The Four-Step Closing Process
Step 1: Close Revenue Accounts to Income Summary `` Debit: Revenue (each revenue account) Credit: Income Summary ` This reduces all revenue account balances to zero and transfers the total to the Income Summary account. Step 2: Close Expense Accounts to Income Summary ` Debit: Income Summary Credit: Each expense account ` This reduces all expense account balances to zero and transfers the total to Income Summary. Step 3: Close Income Summary to Owner's Equity If there's a profit (revenue > expenses): ` Debit: Income Summary Credit: Owner's Capital / Retained Earnings ` If there's a loss (expenses > revenue): ` Debit: Owner's Capital / Retained Earnings Credit: Income Summary ` This transfers the net income (or loss) to equity. Step 4: Close Owner's Draw to Owner's Capital ` Debit: Owner's Capital Credit: Owner's Draw `` For sole proprietors, any owner draws are closed to the owner's capital account.
The Result: A Clean Start
After closing entries, your financial statements show: - Income Statement — Zero balances (ready for the new year) - Balance Sheet — Retained Earnings or Owner's Capital updated with the year's profit (or loss)
What This Means for Freelancers
Year-End Closing At year-end, your accountant or accounting software closes your books for tax filing. This is why your year-end P&L shows zero for all income and expense accounts — they're closed, not deleted. Retained Earnings The profit from your P&L flows to the balance sheet's retained earnings (LLC/corporation) or owner's capital (sole proprietor). This increases your business equity — the business "kept" the profit rather than distributing it. Balance Sheet Equation After Closing Assets = Liabilities + (Beginning Capital + Net Income − Owner Draws) The closing entries ensure the balance sheet equation stays in balance.
Modern Accounting Software Handles This Automatically
If you use QuickBooks, Xero, Wave, or FreshBooks, closing entries are generated automatically when you run your year-end reports or file your taxes.

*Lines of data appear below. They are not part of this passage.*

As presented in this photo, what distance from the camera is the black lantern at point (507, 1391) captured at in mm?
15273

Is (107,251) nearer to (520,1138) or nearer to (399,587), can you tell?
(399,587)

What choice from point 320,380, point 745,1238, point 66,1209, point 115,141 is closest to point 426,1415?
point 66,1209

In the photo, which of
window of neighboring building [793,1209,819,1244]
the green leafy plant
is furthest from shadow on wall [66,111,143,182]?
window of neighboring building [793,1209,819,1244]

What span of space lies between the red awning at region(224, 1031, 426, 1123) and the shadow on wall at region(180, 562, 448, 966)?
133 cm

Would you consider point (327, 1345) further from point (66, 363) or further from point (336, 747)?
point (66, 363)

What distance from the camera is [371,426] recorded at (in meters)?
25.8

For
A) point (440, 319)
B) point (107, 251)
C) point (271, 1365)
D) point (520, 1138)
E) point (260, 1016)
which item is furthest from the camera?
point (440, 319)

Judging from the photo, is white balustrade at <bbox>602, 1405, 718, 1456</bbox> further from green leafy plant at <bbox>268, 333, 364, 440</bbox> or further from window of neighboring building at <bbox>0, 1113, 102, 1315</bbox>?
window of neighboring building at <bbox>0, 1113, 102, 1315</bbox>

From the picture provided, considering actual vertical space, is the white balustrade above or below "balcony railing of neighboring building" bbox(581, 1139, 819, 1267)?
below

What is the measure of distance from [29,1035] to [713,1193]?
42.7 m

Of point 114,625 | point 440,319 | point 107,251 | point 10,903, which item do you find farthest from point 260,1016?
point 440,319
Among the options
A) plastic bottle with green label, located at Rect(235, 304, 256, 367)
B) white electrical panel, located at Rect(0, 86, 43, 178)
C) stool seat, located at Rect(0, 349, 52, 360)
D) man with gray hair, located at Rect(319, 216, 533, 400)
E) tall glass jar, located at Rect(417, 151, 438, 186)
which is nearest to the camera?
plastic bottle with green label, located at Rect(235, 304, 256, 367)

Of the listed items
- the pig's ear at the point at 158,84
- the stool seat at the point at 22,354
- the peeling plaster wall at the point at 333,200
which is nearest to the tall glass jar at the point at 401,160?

You don't need to make these entries manually. However, understanding closing entries helps you understand: - Why your P&L resets to zero at year-end - Why retained earnings accumulates over time - What actually happens to your profit from an accounting perspective
The Post-Closing Trial Balance
After all closing entries are made, accountants prepare a post-closing trial balance — a trial balance showing only permanent accounts. This confirms that the accounting equation (debits = credits) is in balance after closing.
Bottom Line
Closing entries are the accounting machinery that allows each accounting period to start fresh while preserving the cumulative history of your business on the balance sheet. For freelancers, you won't make closing entries manually — your software handles it — but understanding what they are and why they're made gives you deeper insight into how your financial statements come together at year-end.